Problem description → From the entries below, print exactly the span beginning with the line holding "Dettaglio della collana" and ending with the line holding "a row of garages and sheds in a parking lot", endpoints included, and skip any pictures.

Data under study →
=== Begin Enclosure ===
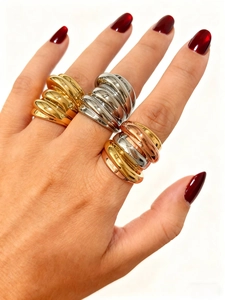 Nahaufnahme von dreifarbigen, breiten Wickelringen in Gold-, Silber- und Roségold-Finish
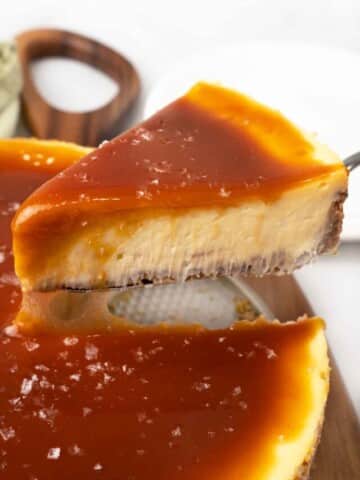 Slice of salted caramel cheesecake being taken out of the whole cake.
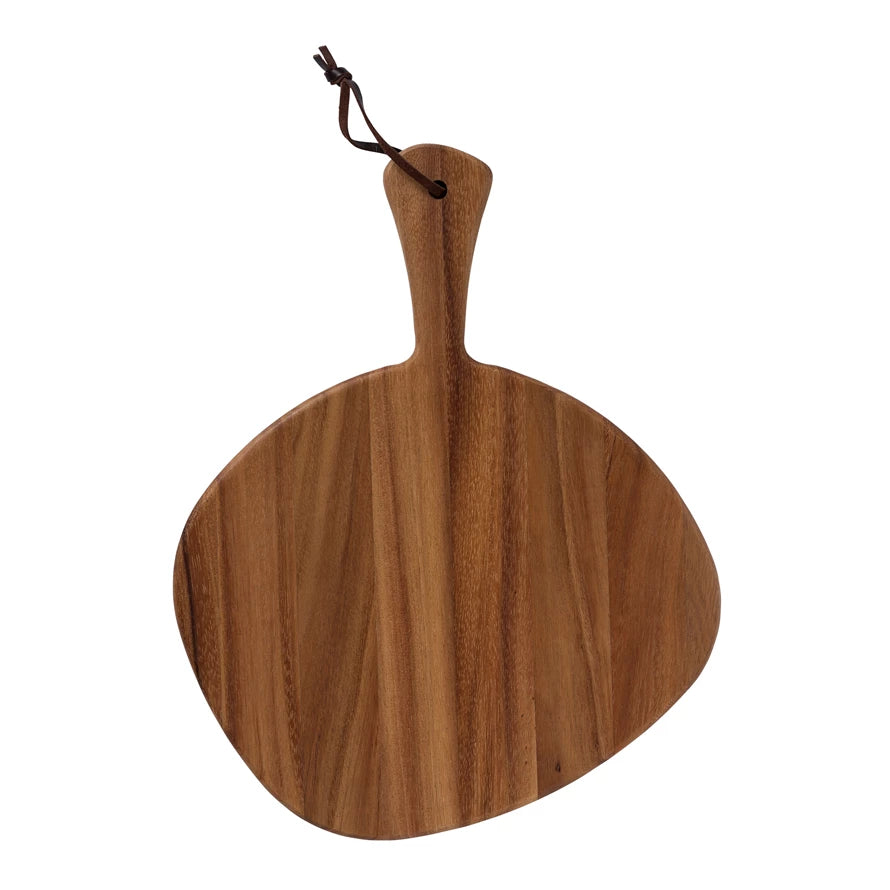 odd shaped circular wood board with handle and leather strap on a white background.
=== End Enclosure ===
=== Begin Enclosure ===
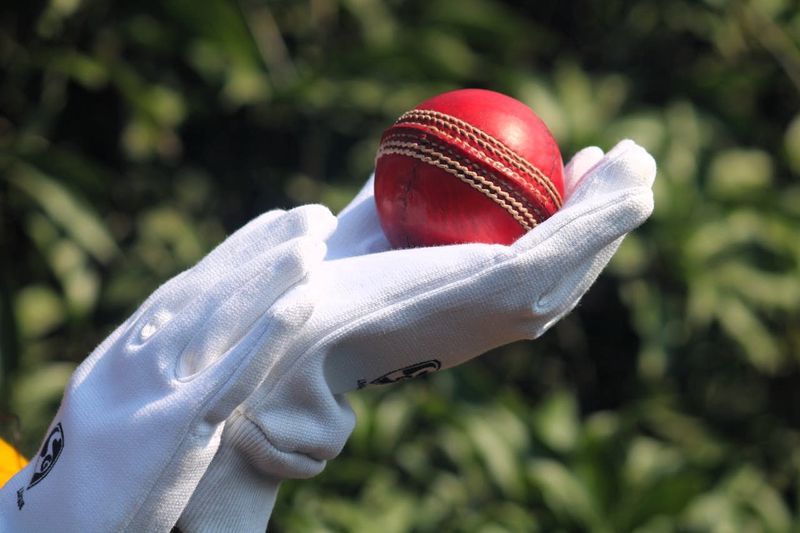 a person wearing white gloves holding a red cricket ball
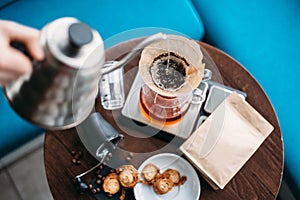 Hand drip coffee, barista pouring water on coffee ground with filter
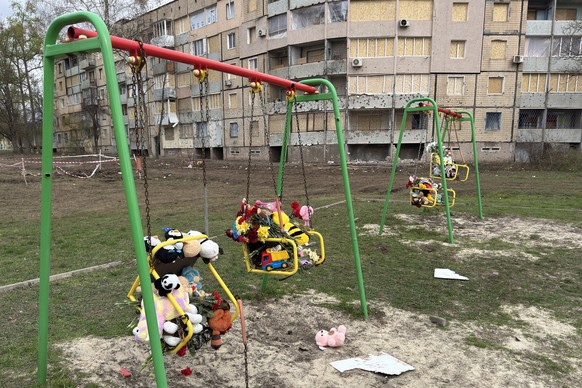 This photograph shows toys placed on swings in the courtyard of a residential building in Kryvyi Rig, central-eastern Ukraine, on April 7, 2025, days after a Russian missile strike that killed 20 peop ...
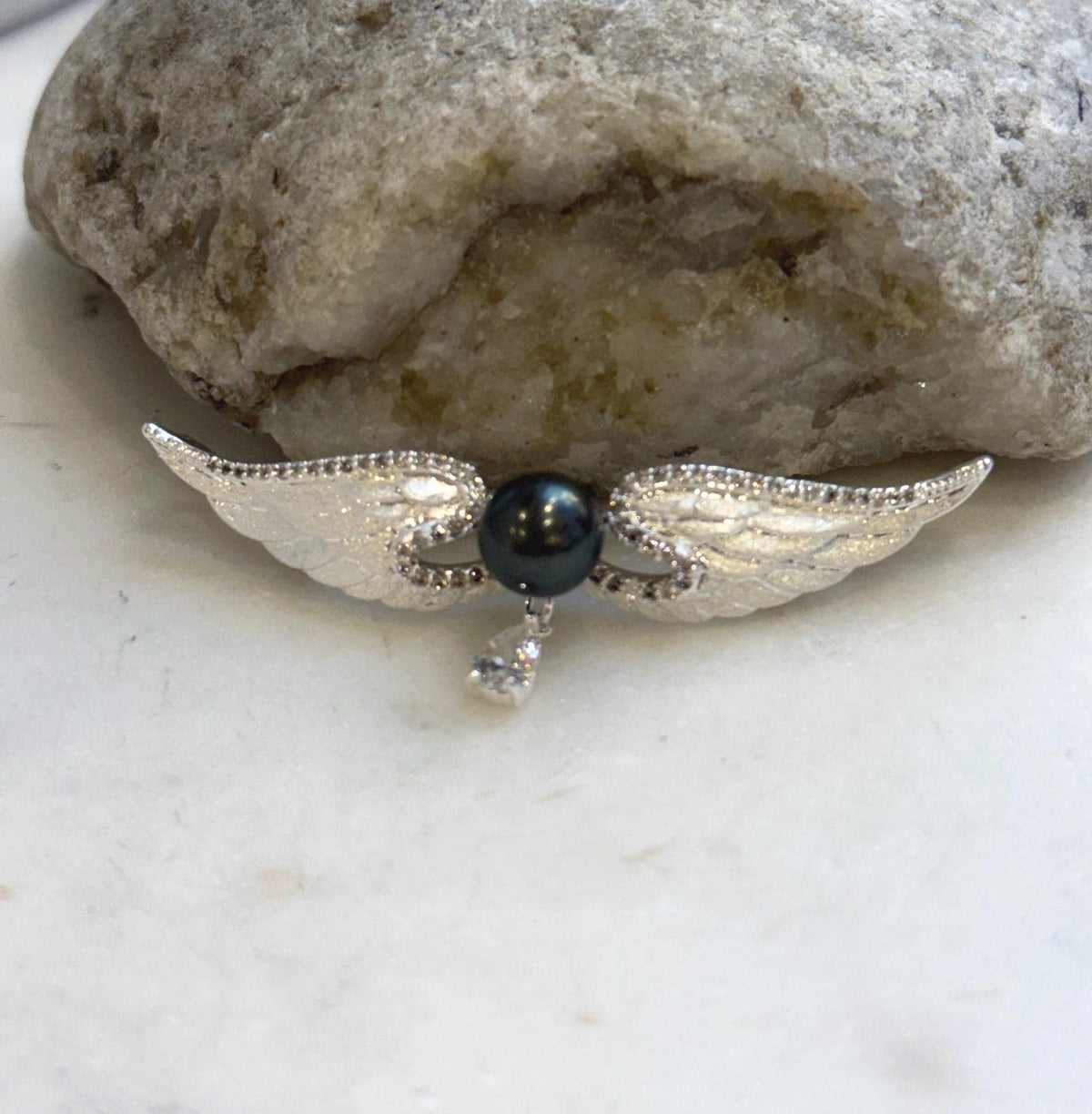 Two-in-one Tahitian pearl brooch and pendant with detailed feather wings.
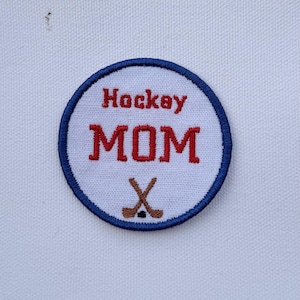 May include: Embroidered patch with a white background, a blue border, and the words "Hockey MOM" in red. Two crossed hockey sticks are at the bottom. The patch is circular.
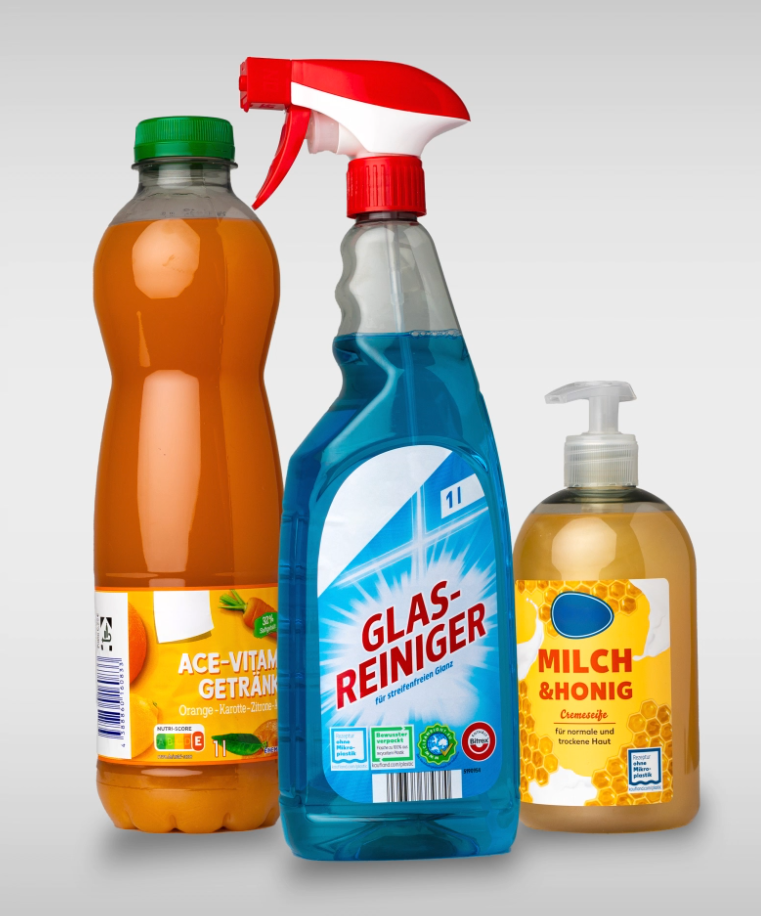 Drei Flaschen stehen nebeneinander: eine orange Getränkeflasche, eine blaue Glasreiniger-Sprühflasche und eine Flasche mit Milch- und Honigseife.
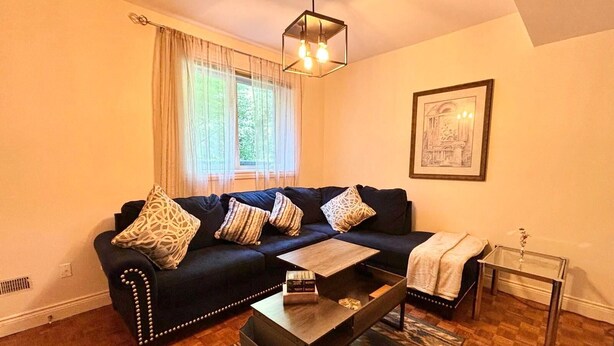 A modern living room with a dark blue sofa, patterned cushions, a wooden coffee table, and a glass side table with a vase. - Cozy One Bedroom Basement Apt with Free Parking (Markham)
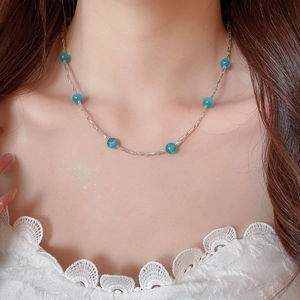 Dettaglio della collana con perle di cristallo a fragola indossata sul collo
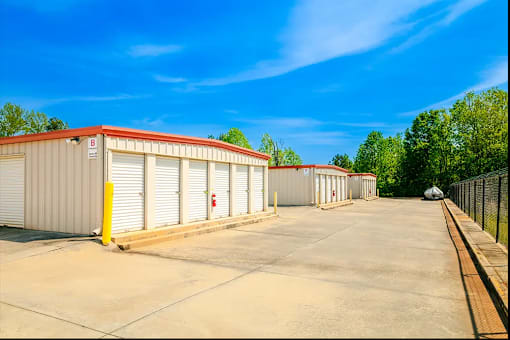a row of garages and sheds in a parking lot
=== End Enclosure ===
=== Begin Enclosure ===
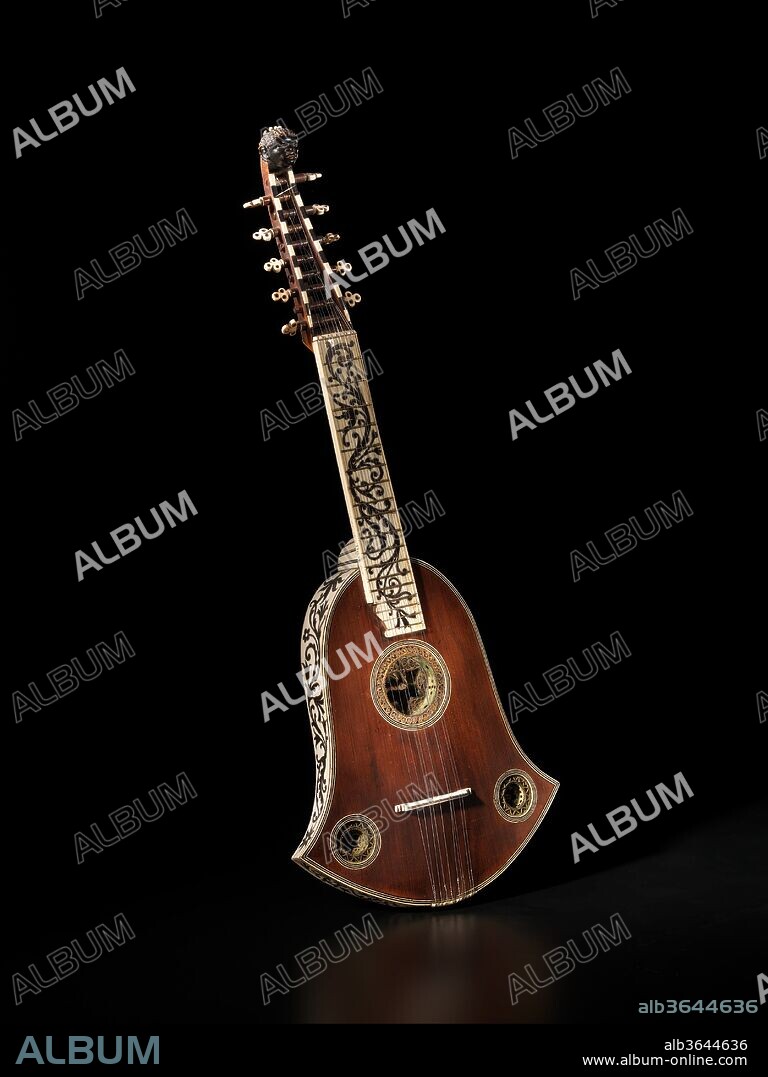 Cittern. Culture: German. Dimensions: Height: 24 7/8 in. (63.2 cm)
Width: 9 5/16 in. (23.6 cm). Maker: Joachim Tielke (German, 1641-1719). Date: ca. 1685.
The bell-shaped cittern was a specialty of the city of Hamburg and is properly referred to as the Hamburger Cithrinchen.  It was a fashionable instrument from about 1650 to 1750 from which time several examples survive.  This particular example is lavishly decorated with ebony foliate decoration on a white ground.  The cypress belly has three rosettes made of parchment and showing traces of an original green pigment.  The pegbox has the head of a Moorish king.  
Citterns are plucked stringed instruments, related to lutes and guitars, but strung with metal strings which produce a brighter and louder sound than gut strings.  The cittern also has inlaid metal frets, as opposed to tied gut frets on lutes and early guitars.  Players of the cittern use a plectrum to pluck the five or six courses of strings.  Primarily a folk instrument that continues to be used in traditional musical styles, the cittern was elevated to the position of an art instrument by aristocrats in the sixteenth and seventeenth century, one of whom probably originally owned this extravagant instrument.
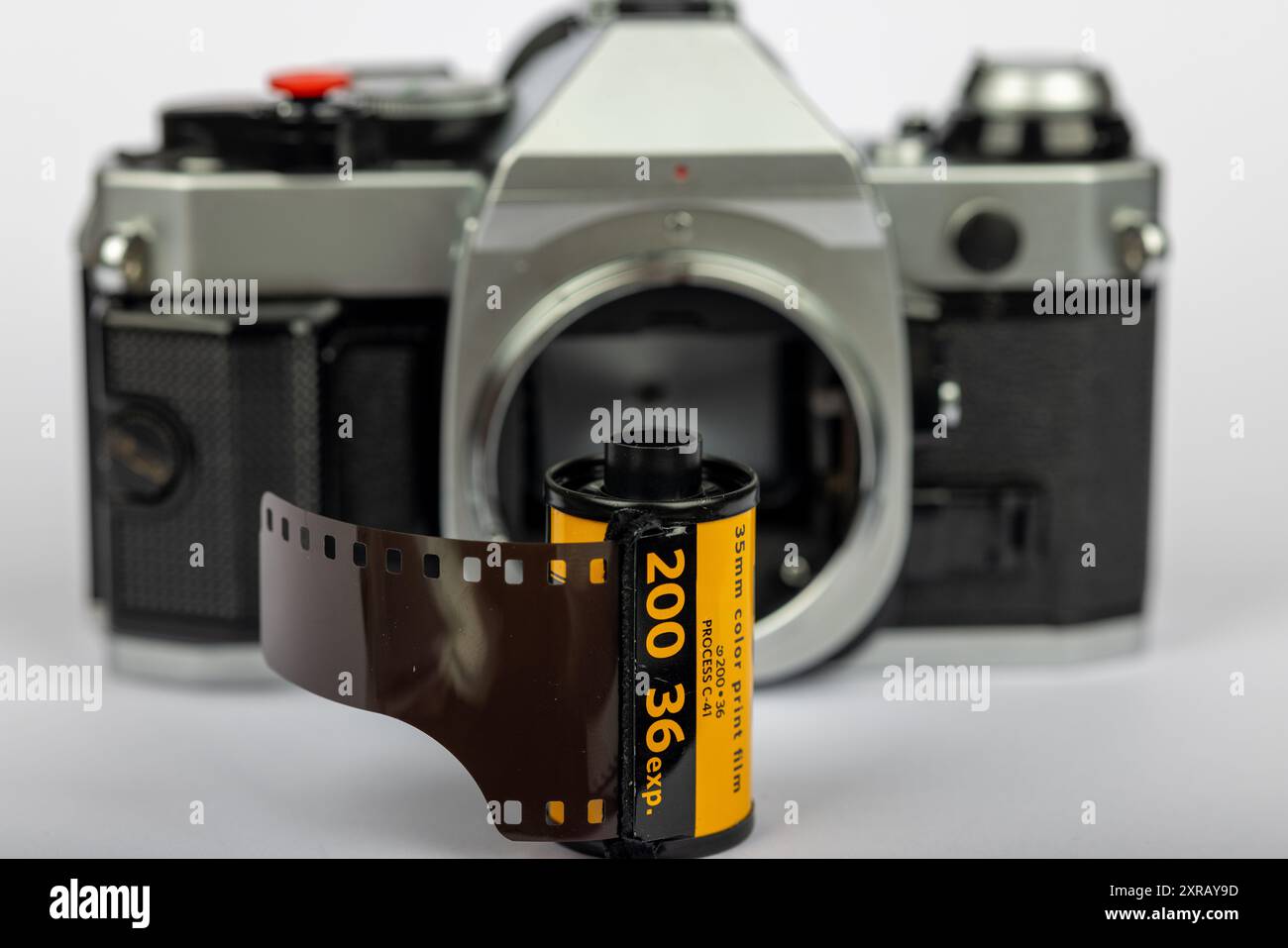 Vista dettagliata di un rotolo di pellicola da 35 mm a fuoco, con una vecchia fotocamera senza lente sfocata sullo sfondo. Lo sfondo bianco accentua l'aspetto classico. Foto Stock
=== End Enclosure ===
Response →
 Dettaglio della collana con perle di cristallo a fragola indossata sul collo
a row of garages and sheds in a parking lot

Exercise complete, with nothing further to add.